━━━ READING TEXT

[MLton] Re: [Sml-basis-discuss] Unicode and WideChar support

John Reppy jhr@cs.uchicago.edu
Wed, 30 Nov 2005 08:30:05 -0600


After thinking about this issue some more, I really think that the  
question of representation
(how many bits) and interpretation (how do the bits correspond to  
glyphs) should be kept
independent.  This approach loses some advantage of type safety, but  
it will be much more
practical (and compatible with existing practice).  The question of  
how to interpret a bit
pattern comes up in three situations:

	1) when we want to classify the character (e.g., isAlpha).

	2) when we want to lexically compare two characters (locale may  
matter in this case).

	3) when we want to display the character.

1 & 2 define a view of a representation, it is not unreasonable to  
imagine an implementation
supporting multiple views of a representation (e.g., both ASCII and  
ISO-8859-1 views of 8-bit
characters).  In practice, I doubt that applications will mix views,  
so distinguishing them
by type is not likely to buy you much.  The third issue is where  
things get hairy,
but there isn't going to be a one-size fits all solution.  For  
example, I can render Unicode
directly on MacOS X, but in X windows I need to select a font and get  
the encoding right.

━━━━━━
━━━ LISTING

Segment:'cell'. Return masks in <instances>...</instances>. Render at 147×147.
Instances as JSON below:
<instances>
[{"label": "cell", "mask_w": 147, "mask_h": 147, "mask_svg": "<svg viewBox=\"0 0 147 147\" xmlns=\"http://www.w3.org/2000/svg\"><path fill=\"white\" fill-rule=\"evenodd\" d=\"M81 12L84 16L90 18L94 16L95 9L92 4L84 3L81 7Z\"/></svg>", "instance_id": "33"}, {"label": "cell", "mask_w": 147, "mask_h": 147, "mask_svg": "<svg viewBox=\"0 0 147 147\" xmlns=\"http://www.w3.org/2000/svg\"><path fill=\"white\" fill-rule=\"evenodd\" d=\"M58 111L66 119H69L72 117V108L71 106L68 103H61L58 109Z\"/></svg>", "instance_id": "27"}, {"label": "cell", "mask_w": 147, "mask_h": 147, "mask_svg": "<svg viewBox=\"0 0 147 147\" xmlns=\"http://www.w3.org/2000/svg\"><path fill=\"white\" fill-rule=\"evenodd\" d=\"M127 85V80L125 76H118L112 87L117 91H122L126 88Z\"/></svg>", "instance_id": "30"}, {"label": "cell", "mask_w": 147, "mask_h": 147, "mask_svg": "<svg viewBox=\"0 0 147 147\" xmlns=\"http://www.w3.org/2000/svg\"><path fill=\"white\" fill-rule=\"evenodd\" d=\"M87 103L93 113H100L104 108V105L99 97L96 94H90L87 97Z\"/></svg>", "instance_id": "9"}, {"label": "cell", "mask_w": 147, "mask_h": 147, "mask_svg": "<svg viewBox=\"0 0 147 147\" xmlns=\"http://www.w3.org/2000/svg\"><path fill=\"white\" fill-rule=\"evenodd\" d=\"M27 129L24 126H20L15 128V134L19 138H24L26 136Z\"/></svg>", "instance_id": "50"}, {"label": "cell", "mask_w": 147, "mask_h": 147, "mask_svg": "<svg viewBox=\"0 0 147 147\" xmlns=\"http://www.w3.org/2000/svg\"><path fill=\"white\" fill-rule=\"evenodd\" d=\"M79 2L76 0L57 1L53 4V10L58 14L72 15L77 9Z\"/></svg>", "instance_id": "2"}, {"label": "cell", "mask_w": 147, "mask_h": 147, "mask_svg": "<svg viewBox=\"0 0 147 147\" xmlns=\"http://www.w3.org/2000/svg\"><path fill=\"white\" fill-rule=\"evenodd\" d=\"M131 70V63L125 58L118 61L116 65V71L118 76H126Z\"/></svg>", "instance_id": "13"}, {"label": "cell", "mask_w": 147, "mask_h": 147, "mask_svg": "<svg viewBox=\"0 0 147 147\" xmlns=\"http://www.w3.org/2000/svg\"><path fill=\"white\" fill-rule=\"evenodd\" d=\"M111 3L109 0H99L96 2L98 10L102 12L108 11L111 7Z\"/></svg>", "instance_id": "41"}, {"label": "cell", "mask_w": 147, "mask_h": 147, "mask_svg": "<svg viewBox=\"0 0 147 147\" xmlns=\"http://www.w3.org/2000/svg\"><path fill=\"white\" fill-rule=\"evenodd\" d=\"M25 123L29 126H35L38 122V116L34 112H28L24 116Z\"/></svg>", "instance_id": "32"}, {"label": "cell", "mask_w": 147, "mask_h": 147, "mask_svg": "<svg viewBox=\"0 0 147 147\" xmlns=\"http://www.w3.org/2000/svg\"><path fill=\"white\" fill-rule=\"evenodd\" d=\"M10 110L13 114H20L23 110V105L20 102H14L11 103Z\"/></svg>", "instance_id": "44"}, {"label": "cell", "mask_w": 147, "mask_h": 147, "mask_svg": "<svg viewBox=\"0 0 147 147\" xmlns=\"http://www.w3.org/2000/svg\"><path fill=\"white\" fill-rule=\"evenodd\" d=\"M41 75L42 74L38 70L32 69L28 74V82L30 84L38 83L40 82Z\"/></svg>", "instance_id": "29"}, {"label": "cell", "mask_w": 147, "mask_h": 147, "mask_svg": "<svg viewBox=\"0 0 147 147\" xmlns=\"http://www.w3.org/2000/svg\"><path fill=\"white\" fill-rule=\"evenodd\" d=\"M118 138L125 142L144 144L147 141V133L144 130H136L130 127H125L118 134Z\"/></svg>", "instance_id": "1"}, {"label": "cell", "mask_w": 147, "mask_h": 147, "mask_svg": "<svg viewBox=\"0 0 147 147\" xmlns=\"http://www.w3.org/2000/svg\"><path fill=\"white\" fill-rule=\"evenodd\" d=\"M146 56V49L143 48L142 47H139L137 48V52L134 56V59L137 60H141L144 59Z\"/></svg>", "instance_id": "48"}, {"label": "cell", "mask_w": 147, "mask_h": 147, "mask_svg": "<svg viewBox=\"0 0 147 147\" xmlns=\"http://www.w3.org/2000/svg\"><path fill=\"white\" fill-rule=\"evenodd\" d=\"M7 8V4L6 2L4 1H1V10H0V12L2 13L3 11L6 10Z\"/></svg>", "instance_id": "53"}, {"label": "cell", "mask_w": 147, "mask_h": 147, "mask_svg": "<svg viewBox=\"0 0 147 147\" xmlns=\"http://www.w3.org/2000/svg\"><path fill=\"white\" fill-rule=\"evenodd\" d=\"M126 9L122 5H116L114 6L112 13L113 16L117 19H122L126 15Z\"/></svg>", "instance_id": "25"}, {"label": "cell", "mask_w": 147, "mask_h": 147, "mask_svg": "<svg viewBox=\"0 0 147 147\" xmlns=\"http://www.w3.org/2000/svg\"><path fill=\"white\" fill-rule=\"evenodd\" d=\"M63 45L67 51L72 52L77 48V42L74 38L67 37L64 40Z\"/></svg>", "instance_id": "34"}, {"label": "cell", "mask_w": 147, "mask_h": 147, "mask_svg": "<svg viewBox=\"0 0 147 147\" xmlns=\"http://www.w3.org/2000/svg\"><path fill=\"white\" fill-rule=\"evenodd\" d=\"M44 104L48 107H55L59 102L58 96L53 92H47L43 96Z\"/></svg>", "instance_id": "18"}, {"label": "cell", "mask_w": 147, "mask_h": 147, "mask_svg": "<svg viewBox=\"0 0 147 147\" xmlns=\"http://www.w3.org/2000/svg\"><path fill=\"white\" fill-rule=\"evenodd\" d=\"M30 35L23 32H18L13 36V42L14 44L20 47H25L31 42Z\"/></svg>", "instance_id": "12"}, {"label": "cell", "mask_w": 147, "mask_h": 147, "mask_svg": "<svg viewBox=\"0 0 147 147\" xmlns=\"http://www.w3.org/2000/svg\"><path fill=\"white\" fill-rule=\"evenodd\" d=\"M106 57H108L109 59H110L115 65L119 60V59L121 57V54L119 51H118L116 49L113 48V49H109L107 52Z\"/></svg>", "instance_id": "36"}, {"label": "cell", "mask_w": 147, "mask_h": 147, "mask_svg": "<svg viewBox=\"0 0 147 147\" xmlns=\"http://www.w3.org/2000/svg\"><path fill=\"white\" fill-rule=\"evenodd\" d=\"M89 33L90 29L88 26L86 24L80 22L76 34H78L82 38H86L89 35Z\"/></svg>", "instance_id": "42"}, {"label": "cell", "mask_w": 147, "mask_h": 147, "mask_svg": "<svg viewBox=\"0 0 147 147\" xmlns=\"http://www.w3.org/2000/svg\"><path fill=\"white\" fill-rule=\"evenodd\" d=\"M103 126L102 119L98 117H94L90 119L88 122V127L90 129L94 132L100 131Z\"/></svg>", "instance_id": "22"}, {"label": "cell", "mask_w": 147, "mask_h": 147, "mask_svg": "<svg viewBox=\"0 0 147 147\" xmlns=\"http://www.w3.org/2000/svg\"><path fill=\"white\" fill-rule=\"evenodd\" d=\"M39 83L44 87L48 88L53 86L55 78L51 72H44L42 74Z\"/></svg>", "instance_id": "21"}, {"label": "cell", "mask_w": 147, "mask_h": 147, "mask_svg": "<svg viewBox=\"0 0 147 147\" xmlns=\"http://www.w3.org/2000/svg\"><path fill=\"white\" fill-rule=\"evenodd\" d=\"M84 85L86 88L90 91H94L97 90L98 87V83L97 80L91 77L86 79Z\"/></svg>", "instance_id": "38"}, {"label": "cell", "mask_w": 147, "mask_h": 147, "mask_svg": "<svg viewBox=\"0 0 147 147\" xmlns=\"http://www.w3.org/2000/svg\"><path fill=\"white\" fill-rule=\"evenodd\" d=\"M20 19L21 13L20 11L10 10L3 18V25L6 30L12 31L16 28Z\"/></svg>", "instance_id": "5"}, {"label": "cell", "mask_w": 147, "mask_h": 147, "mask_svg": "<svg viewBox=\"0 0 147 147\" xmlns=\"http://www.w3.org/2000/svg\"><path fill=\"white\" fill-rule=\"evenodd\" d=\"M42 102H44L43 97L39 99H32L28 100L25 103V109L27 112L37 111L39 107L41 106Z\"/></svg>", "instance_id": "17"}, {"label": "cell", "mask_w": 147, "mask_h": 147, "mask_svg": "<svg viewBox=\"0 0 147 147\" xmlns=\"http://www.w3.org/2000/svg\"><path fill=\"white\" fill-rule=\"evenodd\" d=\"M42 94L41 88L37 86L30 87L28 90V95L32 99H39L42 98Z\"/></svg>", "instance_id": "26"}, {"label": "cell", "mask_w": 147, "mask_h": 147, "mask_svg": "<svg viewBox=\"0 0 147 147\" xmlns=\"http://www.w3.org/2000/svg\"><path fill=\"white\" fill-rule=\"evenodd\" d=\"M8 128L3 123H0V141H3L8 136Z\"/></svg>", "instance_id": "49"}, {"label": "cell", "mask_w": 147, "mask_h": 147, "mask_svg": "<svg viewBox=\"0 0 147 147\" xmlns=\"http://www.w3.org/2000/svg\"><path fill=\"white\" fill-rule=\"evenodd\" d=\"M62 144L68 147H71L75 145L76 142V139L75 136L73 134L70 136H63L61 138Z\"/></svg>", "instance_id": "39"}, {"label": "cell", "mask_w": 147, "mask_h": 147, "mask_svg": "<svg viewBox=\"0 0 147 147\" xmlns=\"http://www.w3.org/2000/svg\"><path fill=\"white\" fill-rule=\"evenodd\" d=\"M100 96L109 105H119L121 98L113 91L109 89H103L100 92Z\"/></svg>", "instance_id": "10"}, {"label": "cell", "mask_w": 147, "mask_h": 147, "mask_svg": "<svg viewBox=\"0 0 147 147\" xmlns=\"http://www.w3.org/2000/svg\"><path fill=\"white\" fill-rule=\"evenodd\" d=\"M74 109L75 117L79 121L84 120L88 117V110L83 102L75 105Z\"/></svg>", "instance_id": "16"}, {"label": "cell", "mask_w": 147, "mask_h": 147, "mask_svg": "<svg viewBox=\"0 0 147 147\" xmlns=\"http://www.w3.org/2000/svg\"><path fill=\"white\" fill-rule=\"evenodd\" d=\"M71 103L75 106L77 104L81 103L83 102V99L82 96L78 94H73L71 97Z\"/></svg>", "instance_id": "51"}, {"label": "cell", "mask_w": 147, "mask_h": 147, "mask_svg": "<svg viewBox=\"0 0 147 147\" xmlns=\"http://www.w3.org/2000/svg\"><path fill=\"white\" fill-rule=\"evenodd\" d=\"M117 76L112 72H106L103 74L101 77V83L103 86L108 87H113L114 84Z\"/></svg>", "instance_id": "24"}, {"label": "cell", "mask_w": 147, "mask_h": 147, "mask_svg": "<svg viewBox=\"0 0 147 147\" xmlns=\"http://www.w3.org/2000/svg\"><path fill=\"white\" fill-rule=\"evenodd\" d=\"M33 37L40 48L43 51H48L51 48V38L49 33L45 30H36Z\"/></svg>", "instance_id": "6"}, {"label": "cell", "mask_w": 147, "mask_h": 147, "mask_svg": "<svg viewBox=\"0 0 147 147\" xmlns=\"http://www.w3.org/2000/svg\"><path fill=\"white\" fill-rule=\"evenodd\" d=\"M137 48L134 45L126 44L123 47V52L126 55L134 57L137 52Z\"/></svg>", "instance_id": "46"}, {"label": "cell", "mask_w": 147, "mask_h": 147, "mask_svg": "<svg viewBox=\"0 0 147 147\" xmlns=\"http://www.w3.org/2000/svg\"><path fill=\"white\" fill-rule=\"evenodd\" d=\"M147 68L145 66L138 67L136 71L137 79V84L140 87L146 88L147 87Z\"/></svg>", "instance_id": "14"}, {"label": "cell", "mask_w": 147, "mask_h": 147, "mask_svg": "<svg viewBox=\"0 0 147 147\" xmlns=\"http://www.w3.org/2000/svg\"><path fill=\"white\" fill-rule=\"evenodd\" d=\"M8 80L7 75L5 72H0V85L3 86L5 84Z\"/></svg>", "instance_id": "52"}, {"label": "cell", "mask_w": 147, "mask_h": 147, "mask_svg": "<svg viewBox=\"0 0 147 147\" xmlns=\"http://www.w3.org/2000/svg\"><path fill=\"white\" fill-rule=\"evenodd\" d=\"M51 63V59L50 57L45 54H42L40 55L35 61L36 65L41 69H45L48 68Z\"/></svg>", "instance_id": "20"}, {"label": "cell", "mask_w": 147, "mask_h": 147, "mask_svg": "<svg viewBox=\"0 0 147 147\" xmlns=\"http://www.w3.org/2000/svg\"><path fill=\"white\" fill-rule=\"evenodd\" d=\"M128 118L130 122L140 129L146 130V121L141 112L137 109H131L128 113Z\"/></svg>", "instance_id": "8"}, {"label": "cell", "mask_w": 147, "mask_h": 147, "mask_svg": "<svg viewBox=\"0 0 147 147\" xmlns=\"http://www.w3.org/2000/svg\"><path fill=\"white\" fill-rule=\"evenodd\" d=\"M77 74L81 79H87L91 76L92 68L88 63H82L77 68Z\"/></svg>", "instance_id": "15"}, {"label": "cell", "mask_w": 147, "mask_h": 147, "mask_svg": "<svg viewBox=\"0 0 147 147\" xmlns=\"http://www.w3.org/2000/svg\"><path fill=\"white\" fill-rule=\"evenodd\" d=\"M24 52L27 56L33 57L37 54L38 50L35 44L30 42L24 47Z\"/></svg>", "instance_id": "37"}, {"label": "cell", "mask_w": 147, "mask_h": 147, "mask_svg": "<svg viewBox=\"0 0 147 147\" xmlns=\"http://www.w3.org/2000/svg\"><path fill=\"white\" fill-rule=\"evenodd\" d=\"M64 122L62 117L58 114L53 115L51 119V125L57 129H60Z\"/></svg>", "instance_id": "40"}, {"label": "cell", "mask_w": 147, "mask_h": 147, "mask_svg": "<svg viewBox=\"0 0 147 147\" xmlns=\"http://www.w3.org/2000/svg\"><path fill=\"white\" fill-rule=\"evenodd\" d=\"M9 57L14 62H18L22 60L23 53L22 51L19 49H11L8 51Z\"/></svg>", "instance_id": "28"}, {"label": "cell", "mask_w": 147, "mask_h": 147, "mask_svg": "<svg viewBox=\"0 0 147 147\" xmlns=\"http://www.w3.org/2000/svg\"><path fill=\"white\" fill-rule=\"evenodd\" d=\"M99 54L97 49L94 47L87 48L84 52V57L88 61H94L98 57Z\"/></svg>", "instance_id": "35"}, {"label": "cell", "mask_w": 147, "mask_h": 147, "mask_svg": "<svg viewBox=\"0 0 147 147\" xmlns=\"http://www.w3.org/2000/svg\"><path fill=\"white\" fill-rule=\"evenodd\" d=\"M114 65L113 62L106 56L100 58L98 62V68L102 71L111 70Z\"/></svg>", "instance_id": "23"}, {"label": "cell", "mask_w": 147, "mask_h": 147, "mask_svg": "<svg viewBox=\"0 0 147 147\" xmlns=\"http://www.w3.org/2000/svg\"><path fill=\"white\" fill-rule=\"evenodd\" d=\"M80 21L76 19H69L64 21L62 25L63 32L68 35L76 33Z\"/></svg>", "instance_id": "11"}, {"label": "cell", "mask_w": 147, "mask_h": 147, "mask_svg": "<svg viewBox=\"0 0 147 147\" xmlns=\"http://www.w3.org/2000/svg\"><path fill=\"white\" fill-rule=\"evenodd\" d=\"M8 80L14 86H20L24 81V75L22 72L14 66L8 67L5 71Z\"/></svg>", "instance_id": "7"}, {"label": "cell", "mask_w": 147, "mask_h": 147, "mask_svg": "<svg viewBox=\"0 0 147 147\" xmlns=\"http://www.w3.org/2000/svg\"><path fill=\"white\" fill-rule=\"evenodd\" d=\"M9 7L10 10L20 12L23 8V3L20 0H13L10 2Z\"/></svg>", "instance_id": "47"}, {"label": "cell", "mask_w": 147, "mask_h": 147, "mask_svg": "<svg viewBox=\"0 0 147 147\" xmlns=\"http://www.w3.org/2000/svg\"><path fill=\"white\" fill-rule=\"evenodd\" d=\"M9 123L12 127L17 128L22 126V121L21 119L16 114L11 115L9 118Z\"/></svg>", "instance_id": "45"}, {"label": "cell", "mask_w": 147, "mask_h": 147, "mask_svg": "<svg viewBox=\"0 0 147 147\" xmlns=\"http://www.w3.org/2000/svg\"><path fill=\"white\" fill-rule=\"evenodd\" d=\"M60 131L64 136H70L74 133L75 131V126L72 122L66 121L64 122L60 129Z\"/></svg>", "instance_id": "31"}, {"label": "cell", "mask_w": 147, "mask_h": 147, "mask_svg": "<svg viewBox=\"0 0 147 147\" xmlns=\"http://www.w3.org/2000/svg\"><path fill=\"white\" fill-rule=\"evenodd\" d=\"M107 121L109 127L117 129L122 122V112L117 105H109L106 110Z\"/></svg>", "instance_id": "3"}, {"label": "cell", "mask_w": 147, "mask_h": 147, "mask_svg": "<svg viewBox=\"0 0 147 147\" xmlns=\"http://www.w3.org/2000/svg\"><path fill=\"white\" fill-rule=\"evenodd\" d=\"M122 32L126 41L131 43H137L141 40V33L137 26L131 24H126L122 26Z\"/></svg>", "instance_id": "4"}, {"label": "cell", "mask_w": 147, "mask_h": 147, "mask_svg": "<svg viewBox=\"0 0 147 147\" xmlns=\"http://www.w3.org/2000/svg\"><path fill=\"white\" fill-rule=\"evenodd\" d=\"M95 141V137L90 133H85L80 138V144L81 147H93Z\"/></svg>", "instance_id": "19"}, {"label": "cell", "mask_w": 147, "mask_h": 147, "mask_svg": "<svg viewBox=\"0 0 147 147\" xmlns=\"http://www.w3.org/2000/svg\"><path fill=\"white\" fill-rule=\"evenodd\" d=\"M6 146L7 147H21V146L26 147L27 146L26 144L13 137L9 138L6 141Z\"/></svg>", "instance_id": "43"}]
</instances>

━━━━━━

§ **TASK TO COMPLETE**: Resume the mailing-list post on Unicode and WideChar support, starting right after its final sentence about selecting a font and getting the encoding right in X windows.

§ **TASK RESULT**:
There are two kinds of conversions between Char.char and  
WideChar.char.  One is to just embed
Char.char into WideChar.char (i.e., add high-order zero bits).  The  
second is to interpret
multibyte sequences in 8-bit strings as single wide characters.  In  
the second case, there
are multiple encoding schemes, although UTF-8 may be the only on to  
care about.  I think that
both kinds of conversions should be supported, but the second kind  
must be defined independent
of the home structures for the types.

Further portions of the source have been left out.